**Problem to solve:** Return every entry exactly, except for any pictures.

•••••

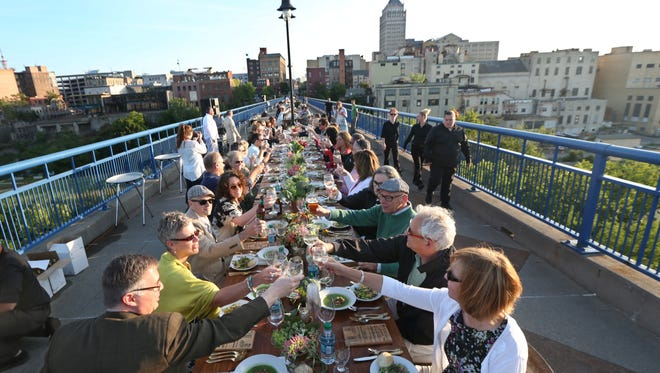 Clockwise from bottom left, Chris DiFrancesco and Kay Aurand of Rochester and Steve and Robin Rauh of Webster are among 200 people toasting at Greentopia's Dinner on the Bridge in 2015.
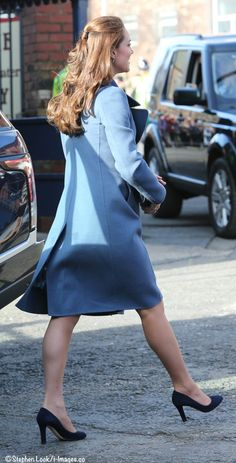 February 18, 2015 - Kate wore a rich blue Max Mara coat for today's engagements, a vibrant look on a brisk, sunny day. Her first stop: the Emma Bridgewater factory in Staffordshire.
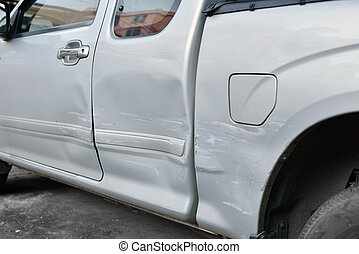 Car body side damage after an road traffic accident, close- up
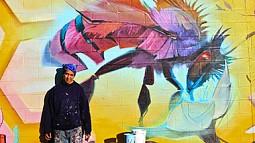 Artist Steve Lopez with Mural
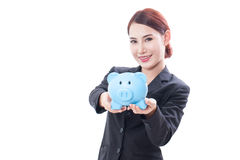 Happy businesswoman holding piggy bank Royalty Free Stock Image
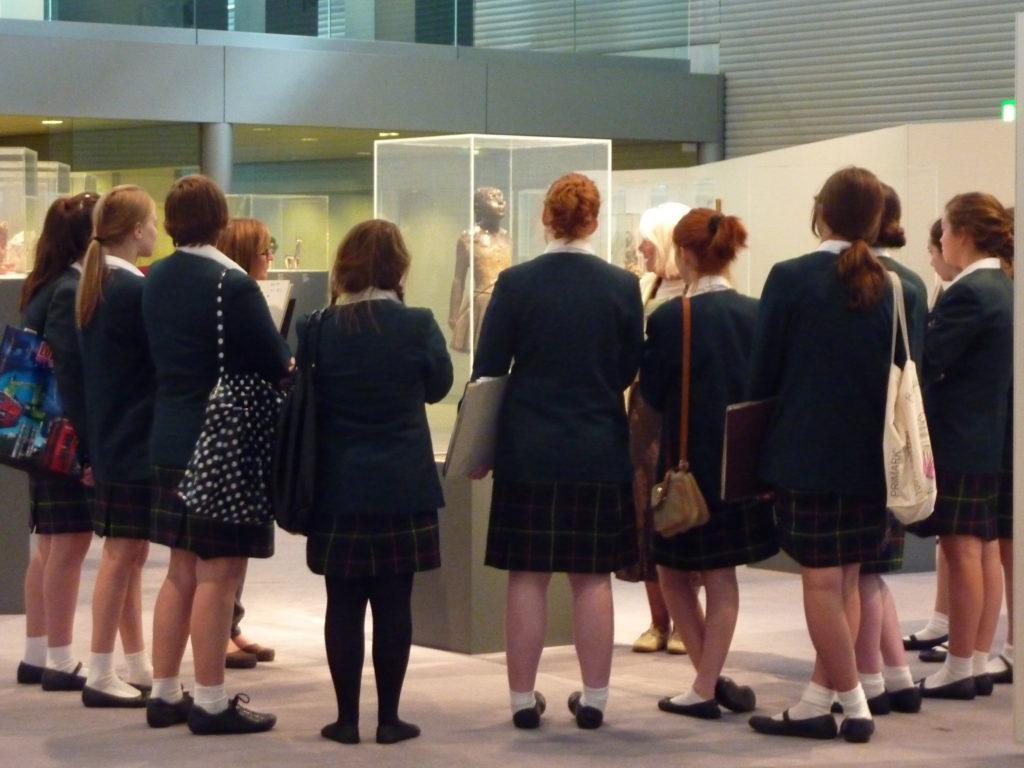 School group looking at Edgar Degas' Little Dancer sculpture at the Sainsbury Centre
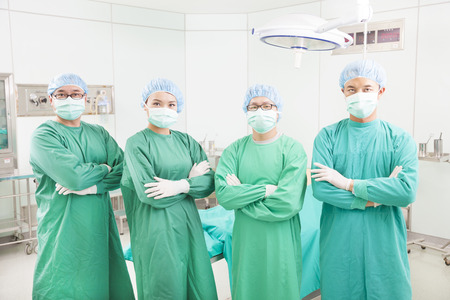 operating theater: professional surgeon teams standing in a surgical room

•••••

**Exercise output:**
 Clockwise from bottom left, Chris DiFrancesco and Kay Aurand of Rochester and Steve and Robin Rauh of Webster are among 200 people toasting at Greentopia's Dinner on the Bridge in 2015.
 February 18, 2015 - Kate wore a rich blue Max Mara coat for today's engagements, a vibrant look on a brisk, sunny day. Her first stop: the Emma Bridgewater factory in Staffordshire.
 Car body side damage after an road traffic accident, close- up
 Artist Steve Lopez with Mural
 Happy businesswoman holding piggy bank Royalty Free Stock Image
 School group looking at Edgar Degas' Little Dancer sculpture at the Sainsbury Centre
 operating theater: professional surgeon teams standing in a surgical room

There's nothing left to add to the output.